What is expected — Locate every row below that contains the word "found", and copy each of those lines in full.

Listed records —
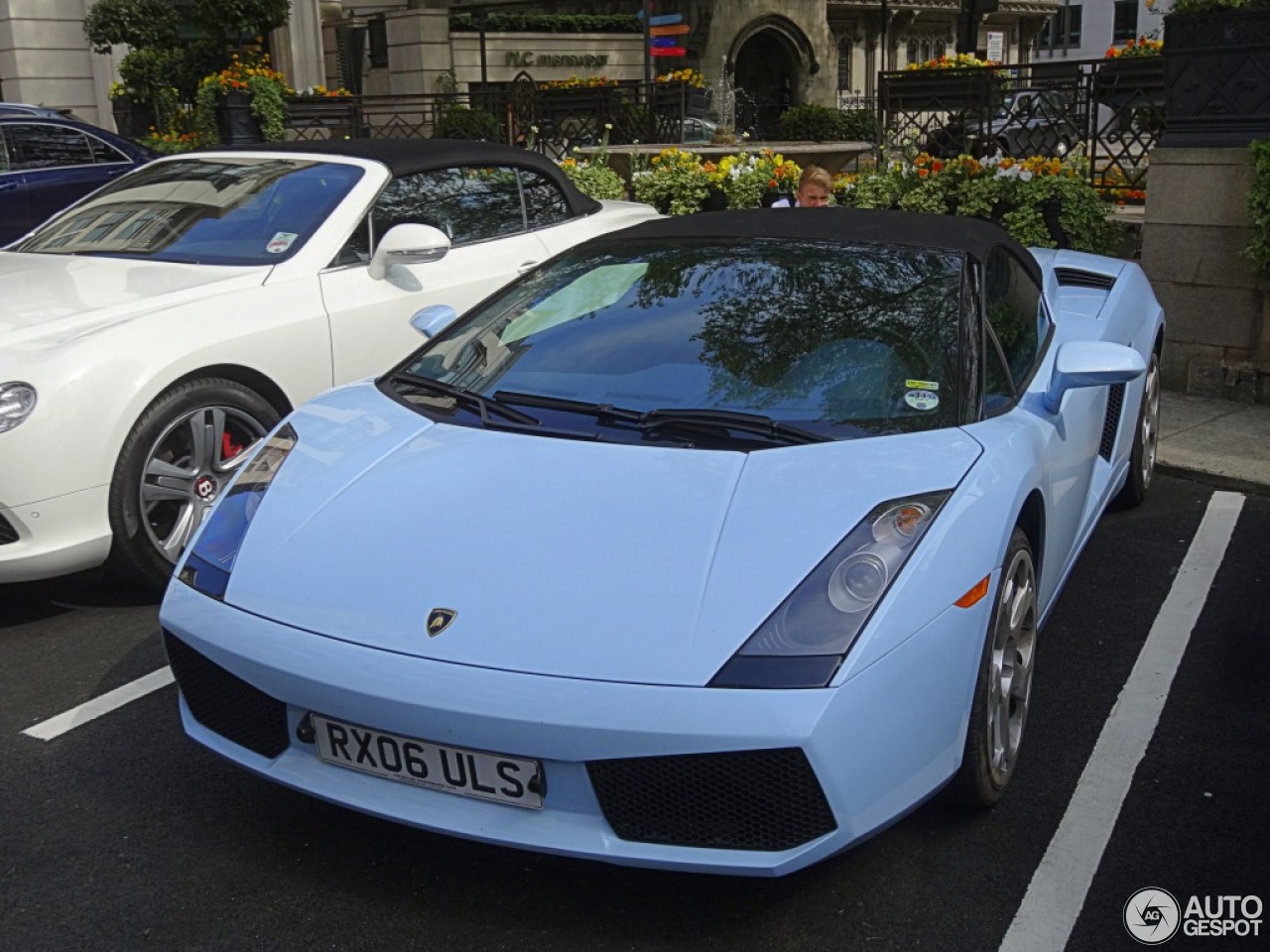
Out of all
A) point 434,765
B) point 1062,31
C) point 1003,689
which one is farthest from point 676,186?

---

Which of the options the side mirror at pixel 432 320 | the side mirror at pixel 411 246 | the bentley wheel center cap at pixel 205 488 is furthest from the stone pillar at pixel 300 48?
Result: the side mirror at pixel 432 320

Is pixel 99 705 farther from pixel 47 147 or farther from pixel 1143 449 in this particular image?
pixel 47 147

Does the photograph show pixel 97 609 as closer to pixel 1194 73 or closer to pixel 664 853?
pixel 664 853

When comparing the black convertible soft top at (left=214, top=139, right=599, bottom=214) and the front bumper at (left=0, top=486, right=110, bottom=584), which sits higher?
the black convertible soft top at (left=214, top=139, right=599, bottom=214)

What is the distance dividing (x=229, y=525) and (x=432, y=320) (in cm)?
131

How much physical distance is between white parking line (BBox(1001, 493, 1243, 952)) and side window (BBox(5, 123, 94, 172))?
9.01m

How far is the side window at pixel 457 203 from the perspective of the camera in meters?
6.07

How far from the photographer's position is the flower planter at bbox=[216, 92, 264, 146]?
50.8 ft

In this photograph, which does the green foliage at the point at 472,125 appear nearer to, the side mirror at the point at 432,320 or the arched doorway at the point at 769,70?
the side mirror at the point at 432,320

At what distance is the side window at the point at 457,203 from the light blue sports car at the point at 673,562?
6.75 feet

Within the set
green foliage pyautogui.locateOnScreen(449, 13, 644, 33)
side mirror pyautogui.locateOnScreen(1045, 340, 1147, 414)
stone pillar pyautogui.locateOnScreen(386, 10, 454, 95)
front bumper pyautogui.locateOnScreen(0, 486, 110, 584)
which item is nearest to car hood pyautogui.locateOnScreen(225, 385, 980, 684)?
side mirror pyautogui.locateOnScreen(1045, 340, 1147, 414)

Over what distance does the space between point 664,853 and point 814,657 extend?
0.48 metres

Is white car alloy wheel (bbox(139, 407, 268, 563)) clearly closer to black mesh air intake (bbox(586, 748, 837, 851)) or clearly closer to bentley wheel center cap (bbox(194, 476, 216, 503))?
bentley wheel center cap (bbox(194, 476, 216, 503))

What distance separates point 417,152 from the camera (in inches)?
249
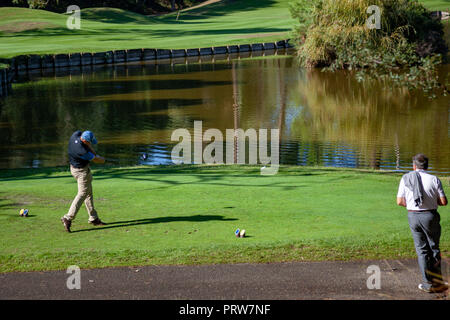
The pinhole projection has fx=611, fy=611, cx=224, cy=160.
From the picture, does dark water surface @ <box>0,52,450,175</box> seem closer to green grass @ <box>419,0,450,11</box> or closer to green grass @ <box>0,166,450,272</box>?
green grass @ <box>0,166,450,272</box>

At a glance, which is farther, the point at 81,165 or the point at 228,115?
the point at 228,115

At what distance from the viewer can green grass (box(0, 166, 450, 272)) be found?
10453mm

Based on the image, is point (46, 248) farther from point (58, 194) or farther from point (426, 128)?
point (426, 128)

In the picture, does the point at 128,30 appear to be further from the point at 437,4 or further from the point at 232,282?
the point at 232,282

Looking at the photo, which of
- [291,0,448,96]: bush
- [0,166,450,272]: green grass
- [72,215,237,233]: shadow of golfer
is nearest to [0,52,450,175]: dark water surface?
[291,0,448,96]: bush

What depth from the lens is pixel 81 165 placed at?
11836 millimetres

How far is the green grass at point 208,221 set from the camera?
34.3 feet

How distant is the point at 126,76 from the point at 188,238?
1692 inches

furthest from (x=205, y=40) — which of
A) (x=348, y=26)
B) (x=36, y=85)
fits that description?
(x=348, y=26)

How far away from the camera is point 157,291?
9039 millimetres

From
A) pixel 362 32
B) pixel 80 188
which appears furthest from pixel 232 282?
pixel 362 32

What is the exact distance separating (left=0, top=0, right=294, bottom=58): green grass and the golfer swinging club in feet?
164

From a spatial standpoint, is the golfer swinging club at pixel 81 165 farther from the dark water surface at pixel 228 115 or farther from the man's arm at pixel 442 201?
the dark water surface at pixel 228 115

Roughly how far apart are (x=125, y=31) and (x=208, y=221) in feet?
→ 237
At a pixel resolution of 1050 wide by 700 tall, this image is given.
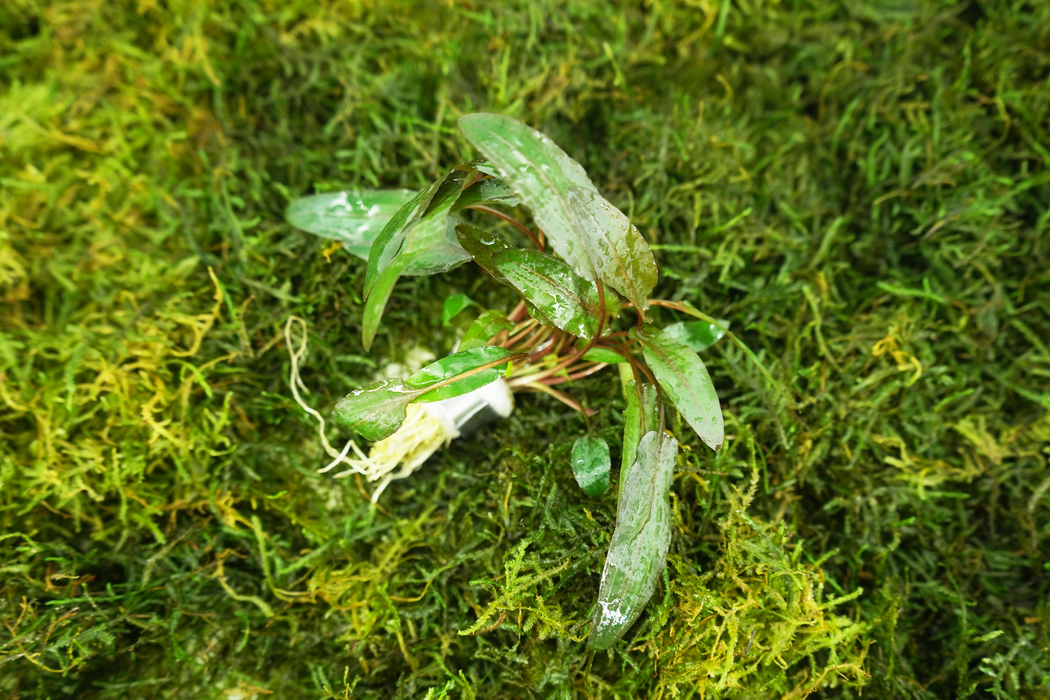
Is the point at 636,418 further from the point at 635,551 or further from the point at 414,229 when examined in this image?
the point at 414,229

--

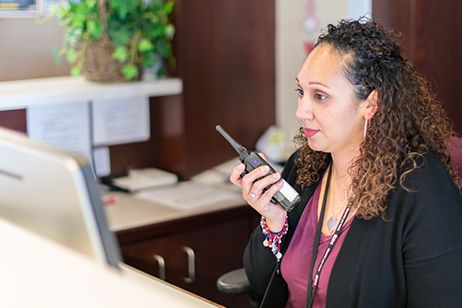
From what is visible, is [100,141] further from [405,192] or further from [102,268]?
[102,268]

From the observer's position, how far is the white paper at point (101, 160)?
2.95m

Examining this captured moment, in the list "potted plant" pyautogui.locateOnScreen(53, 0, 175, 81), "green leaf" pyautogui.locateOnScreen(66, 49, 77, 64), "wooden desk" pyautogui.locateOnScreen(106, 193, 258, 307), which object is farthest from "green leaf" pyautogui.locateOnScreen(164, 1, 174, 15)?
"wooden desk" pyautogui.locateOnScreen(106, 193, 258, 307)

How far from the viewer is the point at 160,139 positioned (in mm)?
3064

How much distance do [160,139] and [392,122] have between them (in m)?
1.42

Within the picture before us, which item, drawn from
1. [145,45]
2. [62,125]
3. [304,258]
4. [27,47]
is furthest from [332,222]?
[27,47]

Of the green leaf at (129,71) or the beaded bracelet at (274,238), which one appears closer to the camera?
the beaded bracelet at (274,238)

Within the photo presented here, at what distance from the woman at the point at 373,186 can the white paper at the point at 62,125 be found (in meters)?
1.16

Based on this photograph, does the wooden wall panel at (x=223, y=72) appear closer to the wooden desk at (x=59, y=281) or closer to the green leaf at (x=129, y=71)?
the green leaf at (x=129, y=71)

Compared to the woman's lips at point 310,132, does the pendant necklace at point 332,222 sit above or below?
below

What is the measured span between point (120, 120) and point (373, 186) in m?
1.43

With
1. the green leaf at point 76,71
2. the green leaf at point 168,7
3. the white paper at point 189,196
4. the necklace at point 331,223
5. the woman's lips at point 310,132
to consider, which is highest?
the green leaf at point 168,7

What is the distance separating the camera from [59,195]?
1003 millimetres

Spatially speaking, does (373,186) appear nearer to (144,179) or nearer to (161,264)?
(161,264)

Written solution —
At what distance from the viewer can green grass (box(0, 166, 450, 272)) be found?
Within the photo presented here, at what distance from the woman at the point at 373,186 can the white paper at the point at 62,125 be found (in meters)?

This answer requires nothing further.